Combined effects of aerobic exercise and 40-Hz light flicker exposure on early cognitive impairments in Alzheimer's disease of 3×Tg mice.

机构信息

School of Health and Kinesiology, University of Nebraska at Omaha, Omaha, Nebraska.

Department of Physiology, College of Medicine, KyungHee University, Seoul, Republic of Korea.

出版信息

J Appl Physiol (1985). 2022 Apr 1;132(4):1054-1068. doi: 10.1152/japplphysiol.00751.2021. Epub 2022 Feb 24.

DOI:10.1152/japplphysiol.00751.2021
PMID:35201933
Abstract

Alzheimer's disease (AD) is a progressive degenerative brain disease and the primary cause of dementia. At an early stage, AD is generally characterized by short-term memory impairment, owing to dysfunctions of the cortex and hippocampus. We previously reported that a combination of exercise and 40-Hz light flickering can protect against AD-related neuroinflammation, gamma oscillations, reduction in Aβ, and cognitive decline. Therefore, we sought to extend our previous findings to the 5-mo-old 3×Tg-AD mouse model to examine whether the same favorable effects occur in earlier stages of cognitive dysfunction.

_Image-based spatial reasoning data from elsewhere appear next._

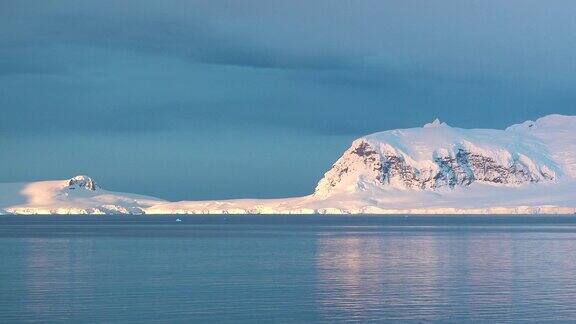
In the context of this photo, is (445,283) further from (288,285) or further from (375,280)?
(288,285)

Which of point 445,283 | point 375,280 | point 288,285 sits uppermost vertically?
point 375,280

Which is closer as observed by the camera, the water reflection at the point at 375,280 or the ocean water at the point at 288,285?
the ocean water at the point at 288,285

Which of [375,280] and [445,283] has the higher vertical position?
[375,280]

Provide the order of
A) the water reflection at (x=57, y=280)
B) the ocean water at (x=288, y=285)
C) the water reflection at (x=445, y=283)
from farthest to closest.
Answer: the water reflection at (x=57, y=280), the water reflection at (x=445, y=283), the ocean water at (x=288, y=285)

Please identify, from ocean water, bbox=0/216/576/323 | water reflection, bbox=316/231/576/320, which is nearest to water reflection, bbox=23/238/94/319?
ocean water, bbox=0/216/576/323

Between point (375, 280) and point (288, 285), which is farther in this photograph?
point (375, 280)

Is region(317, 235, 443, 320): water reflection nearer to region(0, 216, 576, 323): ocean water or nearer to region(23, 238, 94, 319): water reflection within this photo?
region(0, 216, 576, 323): ocean water

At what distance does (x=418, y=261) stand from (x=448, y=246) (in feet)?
79.3

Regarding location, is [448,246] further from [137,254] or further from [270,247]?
[137,254]

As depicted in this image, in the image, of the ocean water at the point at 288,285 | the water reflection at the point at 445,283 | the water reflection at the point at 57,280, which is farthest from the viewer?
the water reflection at the point at 57,280

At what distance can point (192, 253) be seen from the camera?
3600 inches

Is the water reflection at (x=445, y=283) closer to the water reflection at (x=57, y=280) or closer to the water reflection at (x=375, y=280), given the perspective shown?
the water reflection at (x=375, y=280)

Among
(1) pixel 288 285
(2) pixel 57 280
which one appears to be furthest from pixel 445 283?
(2) pixel 57 280

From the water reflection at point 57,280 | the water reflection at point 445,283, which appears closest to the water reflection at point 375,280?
the water reflection at point 445,283
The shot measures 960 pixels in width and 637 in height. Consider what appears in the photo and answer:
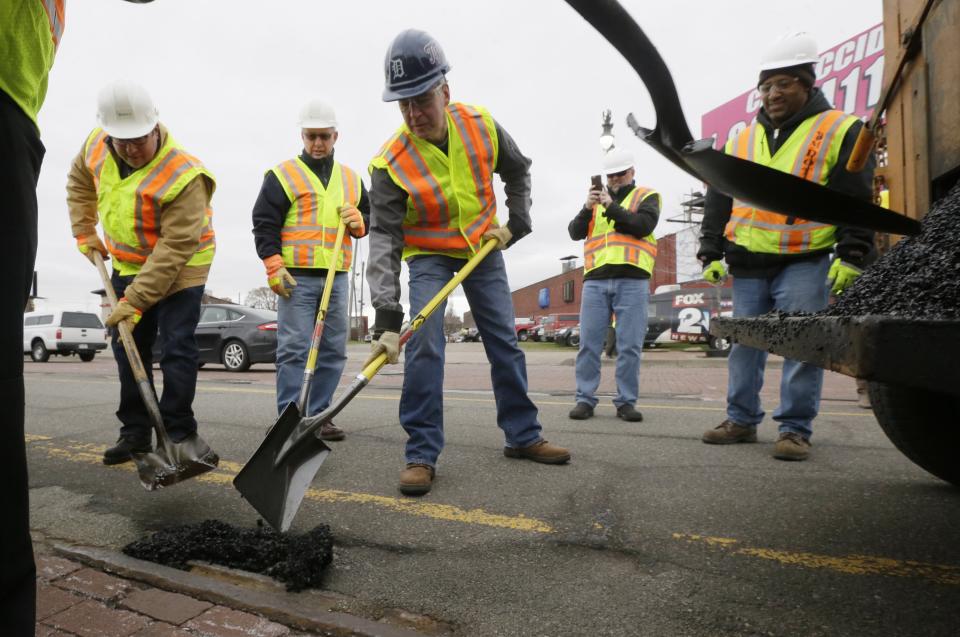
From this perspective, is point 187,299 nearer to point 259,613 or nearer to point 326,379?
point 326,379

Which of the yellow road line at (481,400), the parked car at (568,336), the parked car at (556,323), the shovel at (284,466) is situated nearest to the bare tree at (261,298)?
the parked car at (556,323)

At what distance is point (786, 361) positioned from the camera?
10.5ft

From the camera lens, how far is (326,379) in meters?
3.57

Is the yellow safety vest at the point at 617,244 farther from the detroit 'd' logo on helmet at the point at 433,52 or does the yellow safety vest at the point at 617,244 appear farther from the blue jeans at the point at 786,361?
the detroit 'd' logo on helmet at the point at 433,52

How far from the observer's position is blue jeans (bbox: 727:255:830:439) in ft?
9.95

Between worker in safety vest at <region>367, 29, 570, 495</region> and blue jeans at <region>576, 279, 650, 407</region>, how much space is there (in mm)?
1587

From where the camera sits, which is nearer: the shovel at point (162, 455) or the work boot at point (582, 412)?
the shovel at point (162, 455)

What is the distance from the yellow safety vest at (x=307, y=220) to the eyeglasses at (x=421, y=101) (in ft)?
3.93

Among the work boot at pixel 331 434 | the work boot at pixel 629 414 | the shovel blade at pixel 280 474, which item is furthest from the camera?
the work boot at pixel 629 414

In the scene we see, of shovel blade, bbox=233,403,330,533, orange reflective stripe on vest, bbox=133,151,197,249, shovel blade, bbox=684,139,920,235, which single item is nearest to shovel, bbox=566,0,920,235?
shovel blade, bbox=684,139,920,235

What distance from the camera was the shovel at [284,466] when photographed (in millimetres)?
1953

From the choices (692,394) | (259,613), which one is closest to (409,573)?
(259,613)

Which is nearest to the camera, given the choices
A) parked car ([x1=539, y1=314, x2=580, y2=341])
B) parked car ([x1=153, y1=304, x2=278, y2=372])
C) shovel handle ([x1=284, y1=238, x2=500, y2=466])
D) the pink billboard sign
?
shovel handle ([x1=284, y1=238, x2=500, y2=466])

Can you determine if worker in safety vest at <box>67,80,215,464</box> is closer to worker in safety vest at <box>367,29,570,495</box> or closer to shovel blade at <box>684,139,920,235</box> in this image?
worker in safety vest at <box>367,29,570,495</box>
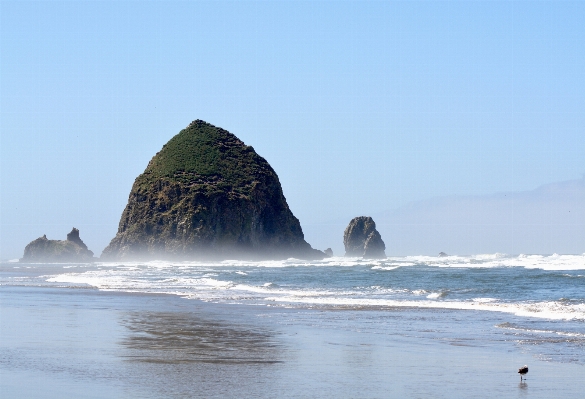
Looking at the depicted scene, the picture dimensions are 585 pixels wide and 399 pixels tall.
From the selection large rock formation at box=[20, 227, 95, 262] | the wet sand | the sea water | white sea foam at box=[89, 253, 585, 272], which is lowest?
the wet sand

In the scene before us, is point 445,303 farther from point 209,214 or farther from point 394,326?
point 209,214

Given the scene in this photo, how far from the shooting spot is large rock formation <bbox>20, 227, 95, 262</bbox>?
110 metres

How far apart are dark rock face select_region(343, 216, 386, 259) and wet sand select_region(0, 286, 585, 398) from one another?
9570cm

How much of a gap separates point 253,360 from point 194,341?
110 inches

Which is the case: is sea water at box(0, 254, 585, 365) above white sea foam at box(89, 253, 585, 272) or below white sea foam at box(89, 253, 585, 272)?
below

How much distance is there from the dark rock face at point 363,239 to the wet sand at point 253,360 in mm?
95699

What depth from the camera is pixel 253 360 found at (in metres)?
13.5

We investigated the effects of 12 wk of exercise combined with 40-Hz light flickering on cognitive function by analyzing neuroinflammation, mitochondrial function, and neuroplasticity in the hippocampus in a 3×Tg-AD mouse model. Five-month-old 3×Tg-AD mice performed 12 wk of exercise with 40-Hz light flickering administered independently and in combination. Spatial learning and memory, long-term memory, hippocampal Aβ, tau, neuroinflammation, proinflammatory cytokine expression, mitochondrial function, and neuroplasticity were analyzed. Aβ and tau proteins levels were significantly reduced in the early stage of AD, resulting in protection against cognitive decline by reducing neuroinflammation and proinflammatory cytokines. Furthermore, mitochondrial function improved, apoptosis was reduced, and synapse-related protein expression increased. Overall, exercise with 40-Hz light flickering was significantly more effective than exercise or 40-Hz light flickering alone, and the improvement was comparable to the levels in the nontransgenic aged-match control group. Our results indicate a synergistic effect of exercise and 40-Hz light flickering on pathological improvements in the hippocampus during early AD-associated cognitive impairment. Exercising in a 40-Hz light flicker environment was more effective than exercise or 40-Hz light flicker alone. This synergistic effect may prevent cognitive dysfunction by inhibiting Aβ, tau pathway, and neuroinflammation and enhancing neuroplasticity and mitochondrial functions in the hippocampus during early Alzheimer's disease.

摘要

阿尔茨海默病(AD)是一种进行性退行性脑疾病,也是痴呆的主要病因。在早期,AD 通常表现为短期记忆障碍,这归因于皮质和海马体的功能障碍。我们之前的研究表明,运动与 40Hz 光闪烁的结合可以预防 AD 相关的神经炎症、γ 振荡、Aβ 的减少和认知能力下降。因此,我们试图将之前的研究结果扩展到 5 月龄的 3×Tg-AD 小鼠模型,以研究相同的有利效果是否发生在认知功能障碍的早期阶段。我们通过分析海马体中的神经炎症、线粒体功能和神经可塑性,研究了 12 周的运动与 40Hz 光闪烁联合应用对 3×Tg-AD 小鼠模型认知功能的影响。5 月龄的 3×Tg-AD 小鼠进行了 12 周的运动与 40Hz 光闪烁的联合应用,或独立应用。分析了空间学习和记忆、长时记忆、海马体 Aβ、tau、神经炎症、促炎细胞因子表达、线粒体功能和神经可塑性。AD 早期 Aβ和 tau 蛋白水平显著降低,通过减少神经炎症和促炎细胞因子来保护认知能力免受下降。此外,线粒体功能得到改善,凋亡减少,突触相关蛋白表达增加。总的来说,运动与 40Hz 光闪烁的联合应用比运动或 40Hz 光闪烁单独应用更有效,改善效果与非转基因年龄匹配对照组相当。我们的研究结果表明,在早期 AD 相关认知障碍期间,运动与 40Hz 光闪烁对海马体的病理改善具有协同作用。在 40Hz 光闪烁环境中运动比单独运动或 40Hz 光闪烁更有效。这种协同作用可能通过抑制 Aβ、tau 通路和神经炎症,增强海马体的神经可塑性和线粒体功能,预防认知功能障碍。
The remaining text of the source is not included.